__PROBLEMS TO WORK ON__.
1/ How many acres did the Gill Tract once cover, according to the Occupy the Farm article?
2/ Pick up the Occupy the Farm article after its final sentence and keep writing it.

__GIVEN PASSAGE__.
Since Apr 22, dozens of activists have been "occupying the farm" in Albany -- the "farm" being the Gill Tract, a five-acre parcel of land owned by UC Berkeley that it used for agricultural research.
Despite early negotiations, the group is currently in a standoff with the university, though the administration has slowly tightened the noose by cutting off water, blocking entrances and filing a lawsuit.
So...why did Occupy come to the farm in the first place? The group explains in the Why This Farm section on its web site:
We are reclaiming this land to grow healthy food to meet the needs of local communities. We envision a future of food sovereignty, in which our East Bay communities make use of available land - occupying it where necessary - for sustainable agriculture to meet local needs. This particular plot of land is very special:
- These are the last acres of Class One soil left in the urbanized East Bay. Ninety percent of the original land has been paved over and developed, irreverisibly contaminating the land.
- Students, professors, and community have fought for decades to save this amazing land from development and use it for sustainable agriculture.
- UCB capital projects currently administors this land and has slated it for rezoning and redevelopment in 2013 (i.e. supermarkets, parking lots, and apartments).
- The University uses the land to research corn genetics. This research can be conducted anywhere as opposed to this unique site.
“For us the single most important thing is the preservation of the farm for sustainable urban agriculture for the greater East Bay," Occupy the Farm activist Gopal Dayaneni told KQED's Mina Kim this week. "[It's important] that the kids who have been coming here every single day after school have access, that the families that have been coming here on the weekend will have access.”
UC Professor Miguel Altieri, whose research group uses Gill Tract to study sustainable agriculture, has been highly supportive of the group that has taken over the land. In an interview with Albany Patch, he said "I support this action as a private citizen” and said many of the Occupiers are his former students. In an op-ed in The Daily Cal, written with colleague Claudia Carr, he also defended the group's goal of preventing further development of the land, which at one time was 104 acres and is now down to five.

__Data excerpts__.

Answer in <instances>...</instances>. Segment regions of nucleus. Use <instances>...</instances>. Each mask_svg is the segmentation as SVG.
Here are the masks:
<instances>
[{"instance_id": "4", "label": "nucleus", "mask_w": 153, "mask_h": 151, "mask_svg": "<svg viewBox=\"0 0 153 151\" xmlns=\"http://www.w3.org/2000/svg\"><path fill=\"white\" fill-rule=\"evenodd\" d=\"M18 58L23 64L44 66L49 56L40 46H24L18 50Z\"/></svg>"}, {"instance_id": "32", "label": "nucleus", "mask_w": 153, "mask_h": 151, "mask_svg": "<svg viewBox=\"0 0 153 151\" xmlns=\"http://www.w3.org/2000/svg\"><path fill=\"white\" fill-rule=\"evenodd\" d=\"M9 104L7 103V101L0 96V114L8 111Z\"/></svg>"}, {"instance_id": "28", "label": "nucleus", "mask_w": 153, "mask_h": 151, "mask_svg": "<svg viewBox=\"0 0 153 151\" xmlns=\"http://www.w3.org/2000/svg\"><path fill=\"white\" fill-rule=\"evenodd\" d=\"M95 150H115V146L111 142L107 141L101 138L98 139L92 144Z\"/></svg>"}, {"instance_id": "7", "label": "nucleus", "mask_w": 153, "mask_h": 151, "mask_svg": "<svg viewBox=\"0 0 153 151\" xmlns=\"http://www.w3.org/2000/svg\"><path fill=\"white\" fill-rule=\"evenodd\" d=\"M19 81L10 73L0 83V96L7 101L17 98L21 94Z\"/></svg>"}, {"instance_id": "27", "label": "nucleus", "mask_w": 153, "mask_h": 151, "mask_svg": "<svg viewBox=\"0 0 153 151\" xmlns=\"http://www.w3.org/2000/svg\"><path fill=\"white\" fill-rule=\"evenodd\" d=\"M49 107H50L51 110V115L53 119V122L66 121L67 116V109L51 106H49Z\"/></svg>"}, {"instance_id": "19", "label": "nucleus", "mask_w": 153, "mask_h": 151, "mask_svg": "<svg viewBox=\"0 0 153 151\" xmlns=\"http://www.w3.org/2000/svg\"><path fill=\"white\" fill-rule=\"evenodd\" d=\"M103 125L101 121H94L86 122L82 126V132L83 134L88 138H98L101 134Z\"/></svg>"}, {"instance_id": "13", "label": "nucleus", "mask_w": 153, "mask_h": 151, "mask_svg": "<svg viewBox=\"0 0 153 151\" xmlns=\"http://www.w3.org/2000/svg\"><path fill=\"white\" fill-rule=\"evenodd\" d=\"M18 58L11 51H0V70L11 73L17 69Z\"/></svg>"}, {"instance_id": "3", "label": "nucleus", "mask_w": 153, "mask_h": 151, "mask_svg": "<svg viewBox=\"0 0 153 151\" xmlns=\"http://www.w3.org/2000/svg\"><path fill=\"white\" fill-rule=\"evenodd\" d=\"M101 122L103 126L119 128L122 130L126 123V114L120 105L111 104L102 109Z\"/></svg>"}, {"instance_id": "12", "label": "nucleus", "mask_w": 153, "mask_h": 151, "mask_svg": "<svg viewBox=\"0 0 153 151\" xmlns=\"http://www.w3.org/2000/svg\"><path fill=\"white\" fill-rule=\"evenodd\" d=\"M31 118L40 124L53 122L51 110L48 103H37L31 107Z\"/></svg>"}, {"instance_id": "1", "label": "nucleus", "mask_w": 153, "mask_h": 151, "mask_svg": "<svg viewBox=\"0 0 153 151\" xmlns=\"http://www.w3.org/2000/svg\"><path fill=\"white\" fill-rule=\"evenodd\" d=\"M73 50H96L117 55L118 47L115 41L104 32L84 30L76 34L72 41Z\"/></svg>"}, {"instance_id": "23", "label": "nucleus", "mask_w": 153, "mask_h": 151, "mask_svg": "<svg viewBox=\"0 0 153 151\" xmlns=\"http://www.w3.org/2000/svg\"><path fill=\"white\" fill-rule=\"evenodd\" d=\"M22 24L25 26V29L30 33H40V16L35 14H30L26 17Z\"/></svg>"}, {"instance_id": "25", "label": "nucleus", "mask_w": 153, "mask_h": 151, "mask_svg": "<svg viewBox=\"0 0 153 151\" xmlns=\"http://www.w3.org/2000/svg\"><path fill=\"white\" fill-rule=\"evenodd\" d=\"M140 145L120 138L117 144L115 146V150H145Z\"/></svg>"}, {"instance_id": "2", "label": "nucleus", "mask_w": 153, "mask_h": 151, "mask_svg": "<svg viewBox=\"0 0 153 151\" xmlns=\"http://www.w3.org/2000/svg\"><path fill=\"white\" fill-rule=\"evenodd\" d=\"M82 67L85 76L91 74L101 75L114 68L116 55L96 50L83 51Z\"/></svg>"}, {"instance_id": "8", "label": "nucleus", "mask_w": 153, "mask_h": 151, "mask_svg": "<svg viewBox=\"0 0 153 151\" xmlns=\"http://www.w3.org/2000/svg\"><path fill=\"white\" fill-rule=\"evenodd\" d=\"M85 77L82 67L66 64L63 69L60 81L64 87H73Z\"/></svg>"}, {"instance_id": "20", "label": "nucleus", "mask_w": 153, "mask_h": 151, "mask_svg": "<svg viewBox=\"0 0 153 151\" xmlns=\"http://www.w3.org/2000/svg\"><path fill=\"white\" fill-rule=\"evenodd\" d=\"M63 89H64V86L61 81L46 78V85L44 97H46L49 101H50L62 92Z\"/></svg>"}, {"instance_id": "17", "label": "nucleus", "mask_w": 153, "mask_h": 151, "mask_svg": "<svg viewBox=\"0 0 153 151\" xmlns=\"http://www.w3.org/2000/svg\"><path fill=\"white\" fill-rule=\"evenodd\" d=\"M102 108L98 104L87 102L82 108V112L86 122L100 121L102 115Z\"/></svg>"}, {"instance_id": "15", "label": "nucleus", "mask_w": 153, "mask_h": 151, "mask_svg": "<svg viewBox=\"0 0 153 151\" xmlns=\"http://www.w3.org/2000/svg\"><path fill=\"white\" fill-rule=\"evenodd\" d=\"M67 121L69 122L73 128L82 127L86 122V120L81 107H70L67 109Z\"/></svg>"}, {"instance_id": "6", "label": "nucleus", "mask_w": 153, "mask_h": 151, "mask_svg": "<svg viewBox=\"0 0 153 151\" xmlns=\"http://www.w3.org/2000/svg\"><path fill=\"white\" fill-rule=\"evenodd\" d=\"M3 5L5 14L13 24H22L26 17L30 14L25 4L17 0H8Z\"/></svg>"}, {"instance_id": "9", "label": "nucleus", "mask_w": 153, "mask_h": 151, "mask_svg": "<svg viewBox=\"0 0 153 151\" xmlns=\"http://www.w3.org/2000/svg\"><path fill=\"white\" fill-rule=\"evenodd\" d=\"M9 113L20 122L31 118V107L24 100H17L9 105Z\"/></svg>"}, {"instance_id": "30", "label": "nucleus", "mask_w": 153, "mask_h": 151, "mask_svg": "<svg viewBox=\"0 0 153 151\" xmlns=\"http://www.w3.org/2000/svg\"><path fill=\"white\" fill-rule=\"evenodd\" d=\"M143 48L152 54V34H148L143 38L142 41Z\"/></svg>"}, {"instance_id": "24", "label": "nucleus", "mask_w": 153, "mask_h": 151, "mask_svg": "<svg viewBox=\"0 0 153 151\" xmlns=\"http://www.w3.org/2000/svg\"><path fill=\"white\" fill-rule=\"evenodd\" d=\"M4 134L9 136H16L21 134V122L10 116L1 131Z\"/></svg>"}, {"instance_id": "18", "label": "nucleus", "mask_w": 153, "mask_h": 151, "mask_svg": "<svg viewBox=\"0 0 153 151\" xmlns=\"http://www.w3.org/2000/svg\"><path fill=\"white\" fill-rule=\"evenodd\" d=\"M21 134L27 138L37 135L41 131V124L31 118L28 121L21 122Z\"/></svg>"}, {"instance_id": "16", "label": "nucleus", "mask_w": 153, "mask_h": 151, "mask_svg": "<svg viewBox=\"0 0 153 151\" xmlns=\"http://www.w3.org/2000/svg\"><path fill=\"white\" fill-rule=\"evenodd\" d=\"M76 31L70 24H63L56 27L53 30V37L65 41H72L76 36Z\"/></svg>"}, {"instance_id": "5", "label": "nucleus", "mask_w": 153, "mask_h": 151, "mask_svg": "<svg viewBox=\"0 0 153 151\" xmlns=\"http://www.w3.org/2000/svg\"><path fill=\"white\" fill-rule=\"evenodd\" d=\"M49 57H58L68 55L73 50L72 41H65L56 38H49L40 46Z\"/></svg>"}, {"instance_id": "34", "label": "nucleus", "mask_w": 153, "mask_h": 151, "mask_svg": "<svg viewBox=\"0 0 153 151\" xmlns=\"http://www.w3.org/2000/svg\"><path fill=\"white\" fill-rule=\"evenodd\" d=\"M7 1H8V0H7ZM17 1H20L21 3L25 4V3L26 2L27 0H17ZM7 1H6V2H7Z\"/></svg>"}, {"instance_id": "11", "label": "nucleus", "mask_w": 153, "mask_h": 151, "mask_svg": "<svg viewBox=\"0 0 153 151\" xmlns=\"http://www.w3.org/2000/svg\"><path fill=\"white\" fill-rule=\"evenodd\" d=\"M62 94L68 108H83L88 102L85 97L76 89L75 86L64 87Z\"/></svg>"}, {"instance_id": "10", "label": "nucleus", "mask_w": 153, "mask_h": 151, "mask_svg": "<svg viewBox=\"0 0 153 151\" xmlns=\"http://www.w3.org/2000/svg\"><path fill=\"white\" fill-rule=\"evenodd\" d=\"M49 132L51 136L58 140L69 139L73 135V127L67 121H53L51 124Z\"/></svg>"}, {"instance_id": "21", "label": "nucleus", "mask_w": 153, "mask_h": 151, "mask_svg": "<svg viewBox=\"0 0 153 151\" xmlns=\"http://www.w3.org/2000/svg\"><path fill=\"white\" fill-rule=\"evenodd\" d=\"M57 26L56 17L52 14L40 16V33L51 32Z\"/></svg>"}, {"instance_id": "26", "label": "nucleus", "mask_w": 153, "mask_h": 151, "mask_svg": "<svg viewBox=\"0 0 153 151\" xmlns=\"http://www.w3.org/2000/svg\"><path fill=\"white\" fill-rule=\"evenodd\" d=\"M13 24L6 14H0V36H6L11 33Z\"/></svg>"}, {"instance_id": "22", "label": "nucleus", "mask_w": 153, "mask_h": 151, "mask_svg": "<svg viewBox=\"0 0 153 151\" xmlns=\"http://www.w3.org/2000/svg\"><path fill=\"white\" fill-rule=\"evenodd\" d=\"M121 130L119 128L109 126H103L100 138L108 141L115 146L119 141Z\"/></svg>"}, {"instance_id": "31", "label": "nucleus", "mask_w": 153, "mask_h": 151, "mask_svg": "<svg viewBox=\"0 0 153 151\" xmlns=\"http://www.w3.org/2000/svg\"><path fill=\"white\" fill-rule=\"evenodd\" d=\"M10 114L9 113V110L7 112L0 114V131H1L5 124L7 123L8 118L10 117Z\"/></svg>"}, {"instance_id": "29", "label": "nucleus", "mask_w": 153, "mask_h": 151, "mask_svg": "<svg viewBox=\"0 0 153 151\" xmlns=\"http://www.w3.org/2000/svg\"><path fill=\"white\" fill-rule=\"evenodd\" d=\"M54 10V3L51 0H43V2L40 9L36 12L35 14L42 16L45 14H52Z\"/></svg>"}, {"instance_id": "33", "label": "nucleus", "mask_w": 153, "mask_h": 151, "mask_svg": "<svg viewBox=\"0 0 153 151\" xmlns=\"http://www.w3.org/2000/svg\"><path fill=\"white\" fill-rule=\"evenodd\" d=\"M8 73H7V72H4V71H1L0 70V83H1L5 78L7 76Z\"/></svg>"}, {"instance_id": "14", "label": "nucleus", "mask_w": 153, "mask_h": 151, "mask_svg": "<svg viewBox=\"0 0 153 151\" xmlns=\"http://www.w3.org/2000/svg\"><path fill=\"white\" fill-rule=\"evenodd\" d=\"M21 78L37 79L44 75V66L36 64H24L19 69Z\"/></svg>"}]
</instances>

__OUTPUTS BY TASK__.
1/ 104 acres.

2/
[The group's] goal is to prevent development of this five-acre piece of land that represents one the few remaining agricultural spaces with the best (“class-one”) soil in the East Bay. This effort would allow the community to be engaged with the land, arguing that preserving it as a productive farm is consistent with public policy and the public interest. Such preservation would also honor the history of the Gill Tract, which has housed researchers who, since the 1940s, conducted research on biological pest control, protecting California agriculture from exotic pests without the use of chemical pesticides.
But there are three other researchers who utilize the Gill Tract, and they have spoken out against the occupation. In his interview with Albany Patch, Altieri seemed to brush off their concerns:
Altieri said [the other researchers] could always “go to Davis” to do their work. When told that the corn researchers said the commute to Davis for their five-month field season would be problematic—time-consuming, polluting and prohibitive to student assistants without cars—and that the move would come too late for this year, Altieri dismissed the concerns.
“They have big money,” he said. “Federal and corporate.”
Damon Lisch, who is affiliated with the university's Department of Plant & Microbial Biology, is one of the researchers who is scheduled to set up on the Gill Tract in May. Lisch does genetic research on corn, studying pieces of DNA called transposons that can impact evolution and cause mutations. In an interview on Wednesday, he said "the basic research done on Gill Tract has been extraordinarily productive" in the last few years, "leading to important insights published in journals like Nature Genetics, Nature and Science."